==== Trecho do documento

Sergio Moro

Projetando novos futuros na justiça e nas políticas de segurança dos cidadãos

// Entrevista: Sérgio Moro

Ministro da Justiça e Segurança Pública (MJSP), Brasil*

 

JT: Dados divulgados em meados de julho 2019, pelo Conselho Nacional de Justiça (CNJ) do Brasil, indicavam que existiam pelo menos 812.564 presos no país, dos quais 41,5% (337.126) são presos provisórios. O Brasil tem a terceira maior população carcerária do mundo, a seguir aos Estados Unidos e China

Qual é a estratégia do MJSP para lidar com a superpopulação carcerária e aumentar a segurança no país?

========

- Lista de tarefas -
• a. Na entrevista, em que se apoia o número de presos no Brasil citado antes da pergunta ao ministro? Explique em uma a três frases.
• b. Redigite sem alterações o trecho da entrevista que começa nas palavras "Sergio Moro" e termina depois de "segurança no país?".
Responda usando somente a entrevista.

==== Dados armazenados

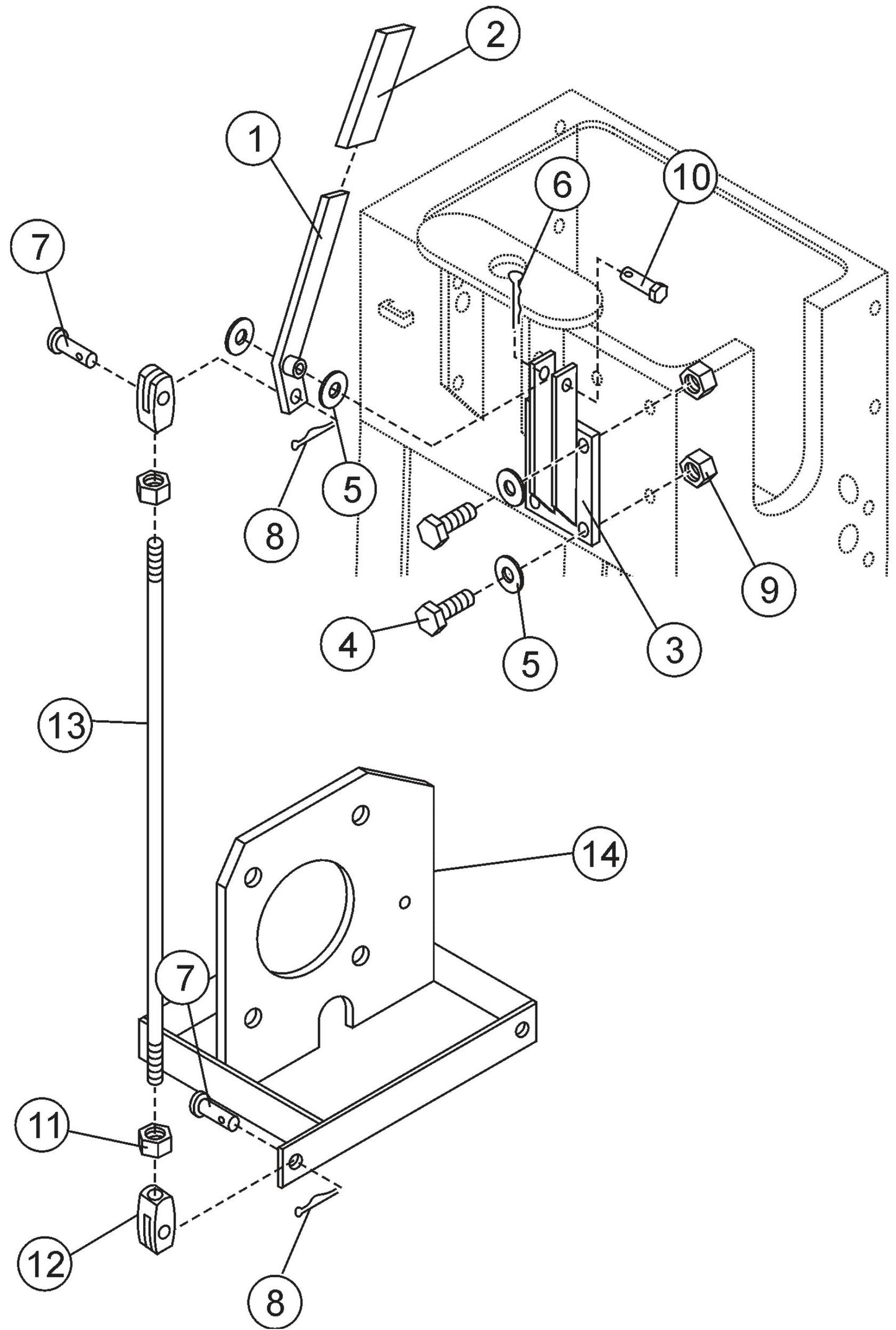 2
1
6
10
7
5
8
9
4
5
3
13
14
7
11
12
8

========

- Respostas do exercício -
• a. O número se apoia em dados divulgados em meados de julho de 2019 pelo Conselho Nacional de Justiça (CNJ) do Brasil. Esses dados indicavam pelo menos 812.564 presos no país, dos quais 41,5% (337.126) eram presos provisórios.

• b.
Sergio Moro

Projetando novos futuros na justiça e nas políticas de segurança dos cidadãos

// Entrevista: Sérgio Moro

Ministro da Justiça e Segurança Pública (MJSP), Brasil*

 

JT: Dados divulgados em meados de julho 2019, pelo Conselho Nacional de Justiça (CNJ) do Brasil, indicavam que existiam pelo menos 812.564 presos no país, dos quais 41,5% (337.126) são presos provisórios. O Brasil tem a terceira maior população carcerária do mundo, a seguir aos Estados Unidos e China

Qual é a estratégia do MJSP para lidar com a superpopulação carcerária e aumentar a segurança no país?